**Source extract:**
--
What is the problem with this script, it's asking to echo in $flavor. I do not assume any mistakes but it showing Bummer

The message in the final echo command only makes sense if your favorite flavor is the same as Hal's. Add a conditional around that final echo command that checks if the flavor variable has a value of "cookie dough." (Remember to choose carefully between using a single equal sign and a double equal sign in the check.) Preview the code and, if you have a different flavor, make sure the message disappears.

index.php
<?php
$flavor = "Chocolate";
echo "<p>Your favorite flavor of ice cream is ";
echo .$flavor;
echo ".</p>";
if($flavor == "cookie dough") {
echo "<p>Hal's favorite flavor is also cookie dough, also!</p>";
} else {
echo "<p>Too bad Hal doesn't love $flavor like I do!</p>";
}

?>

This is your problem...

<?php
  echo .$flavor;

Use the . to combine strings within one statement, for example...

<?php
  "<p>Your favorite flavor of ice cream is " . $flavor . "</p>";

which would work. However, if you want to use multiple lines, it would be...

<?php
  echo "<p>Your favorite flavor of ice cream is ";
  echo $flavor;
  echo "</p>";

The problem still persists, as it saying : Bummer! We tried setting $flavor to "cookie dough", but we didn't see the message "Hal's favorite flavor is cookie dough, also!".
--
**Activity list:**
a: In the PHP forum thread, what value is the $flavor variable set to in the posted script?
b: Continue the PHP forum thread from where it stops.

**Data block:**
--
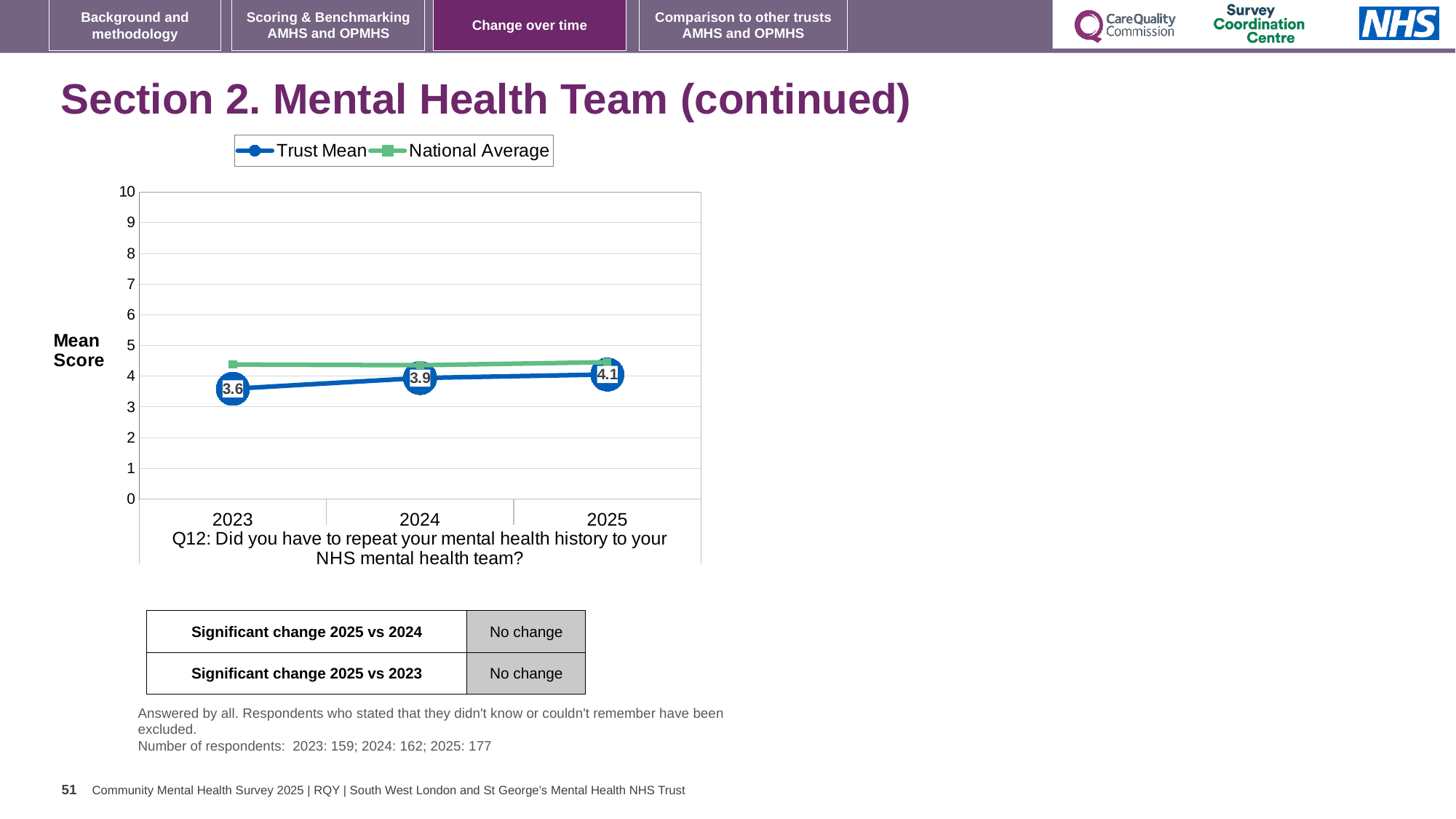
What is the Trust Mean score for 2024? 3.9 Which is larger in 2023, the Trust Mean or the National Average? National Average How many years are shown on the x axis? 3 In which year is the Trust Mean lowest? 2023 What is the difference between the Trust Mean in 2025 and in 2023? 0.5 Is the National Average value for 2024 greater or less than 4? greater How many series does the legend list? 2 What is the Trust Mean score for 2025? 4.1 What kind of chart is shown on the slide? Line chart Does the Trust Mean rise or fall from 2023 to 2025? Rise What is the Trust Mean score for 2023? 3.6 In which year is the Trust Mean highest? 2025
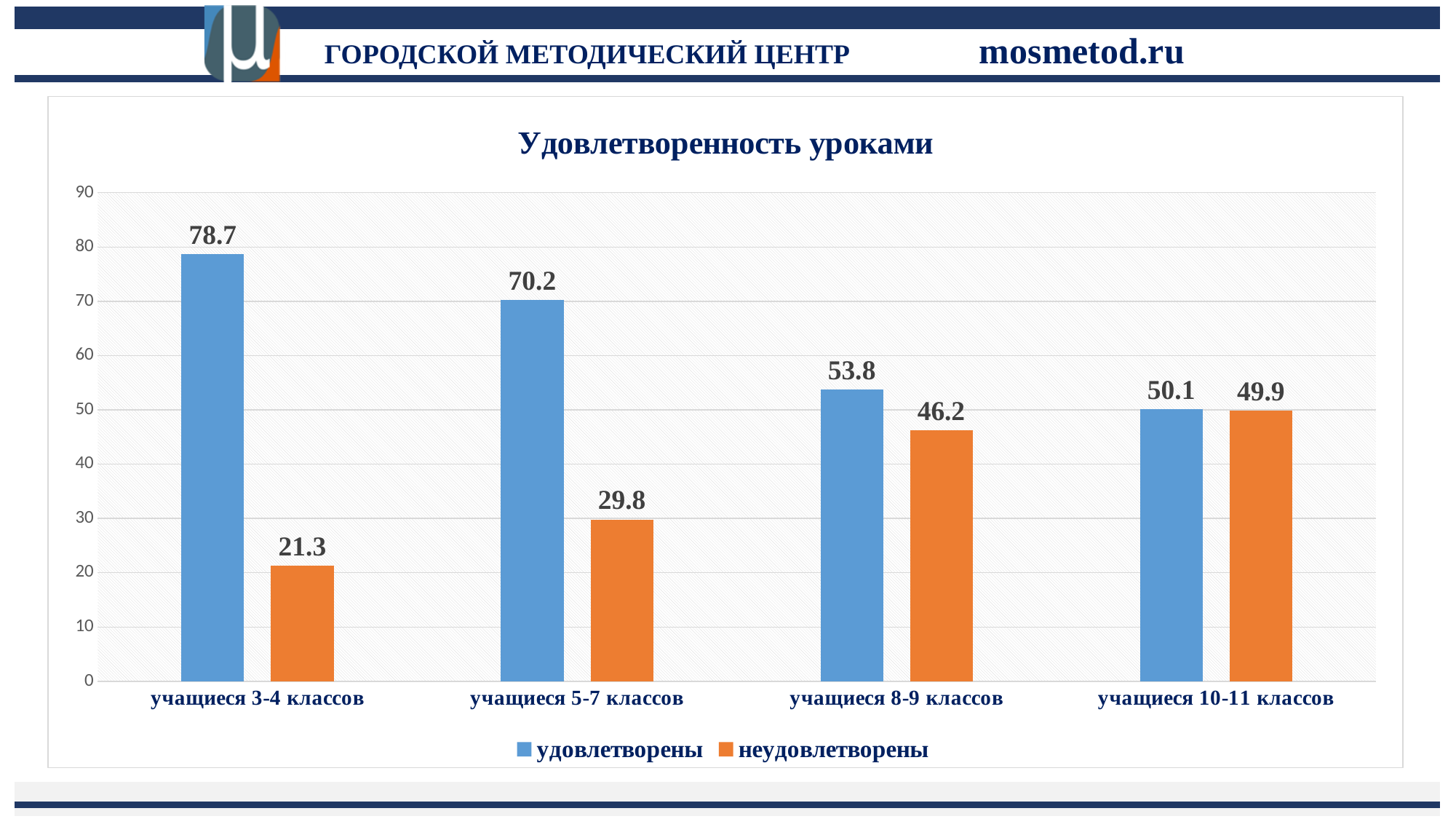
How many series does the legend list? 2 Which is larger for учащиеся 8-9 классов: 'удовлетворены' or 'неудовлетворены'? удовлетворены What is the value for 'удовлетворены' among учащиеся 3-4 классов? 78.7 How many categories are shown on the x axis? 4 What is the value for 'неудовлетворены' among учащиеся 5-7 классов? 29.8 What kind of chart is shown on the slide? bar chart What is the value for 'удовлетворены' among учащиеся 8-9 классов? 53.8 Which category has the highest value for 'удовлетворены'? учащиеся 3-4 классов Do the values for 'удовлетворены' rise or fall from left to right along the x axis? fall What is the value for 'неудовлетворены' among учащиеся 10-11 классов? 49.9 What is the difference between 'удовлетворены' and 'неудовлетворены' for учащиеся 3-4 классов? 57.4 Which category has the lowest value for 'неудовлетворены'? учащиеся 3-4 классов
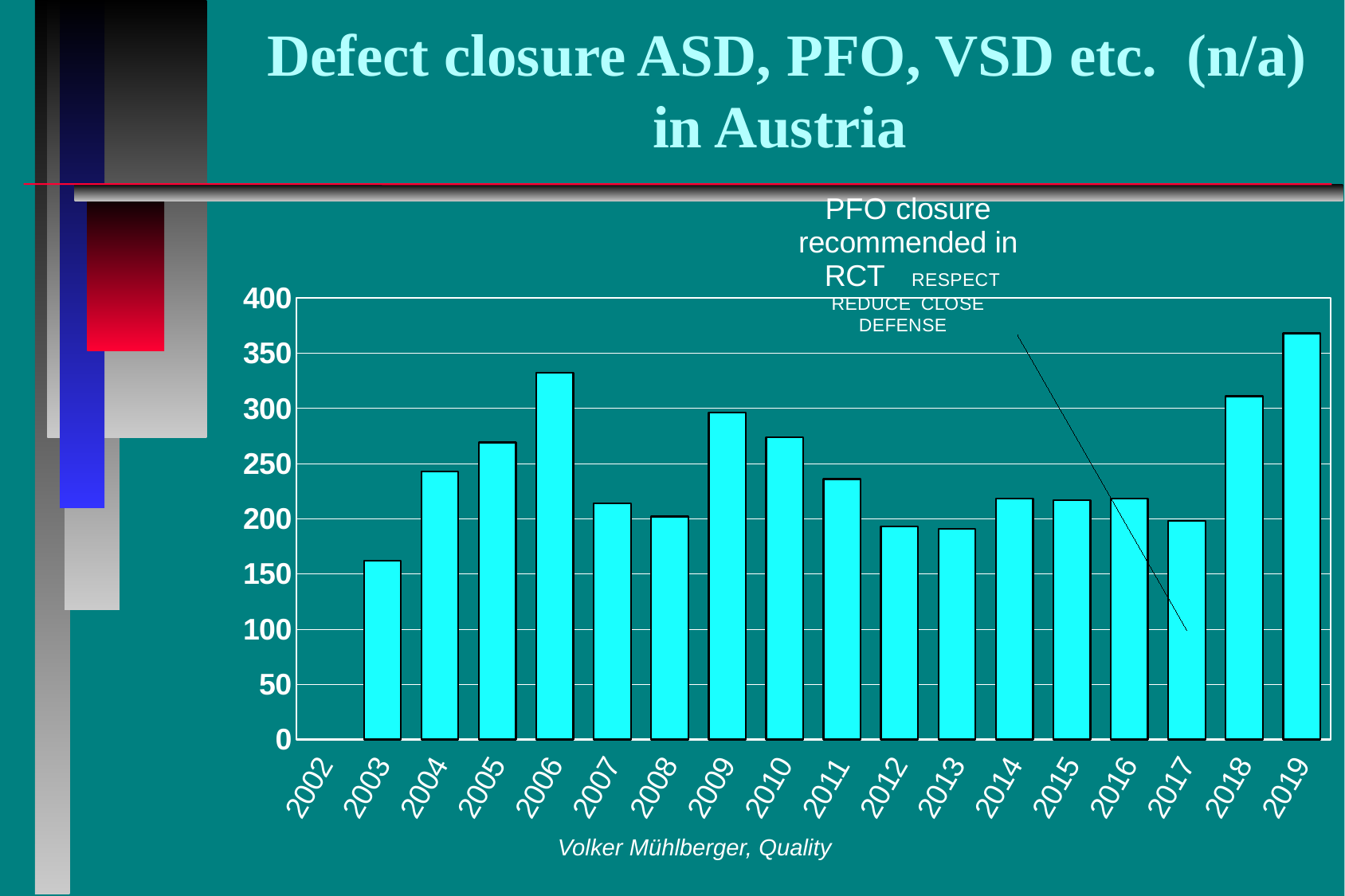
Is the value for 2006 greater or less than 300? greater Which year has the larger value, 2003 or 2004? 2004 Which year has the larger value, 2006 or 2009? 2006 What kind of chart is shown on the slide? bar chart Which year with a bar has the lowest value in the chart? 2003 How many years are labeled on the x axis? 18 Is the value for 2005 greater or less than 250? greater Is the value for 2011 greater or less than 250? less Do the values rise or fall from 2017 to 2019? rise Which year has the highest value in the chart? 2019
--
**Answers to the exercise:**
a: "Chocolate"

b:
<?php
$flavor = "Chocolate";
echo "<p>Your favorite flavor of ice cream is ";
echo $flavor;
echo "</p>";
if($flavor == "cookie dough") {
echo "<p>Hal's favorite flavor is also cookie dough, also!</p>";
} else {
echo "<p>Too bad Hal doesn't love $flavor like I do!</p>";
}

?>
Joel Bardsley
Joel Bardsley
31,249 Points

The problem looks like you've modified the string you're echoing inside the if conditional - there's an extra 'also' in the string:

Hal's favorite flavor is also cookie dough, also!

If removing that doesn't pass the challenge, try removing the else statement as the challenge hasn't specified to include that.

1 Answer

Simon Coates
Simon Coates
28,694 Points

I think you changed the output text. It accepts:

<?php
$flavor = "Chocolate"; // task1
echo "<p>Your favorite flavor of ice cream is ";
echo $flavor; //task2.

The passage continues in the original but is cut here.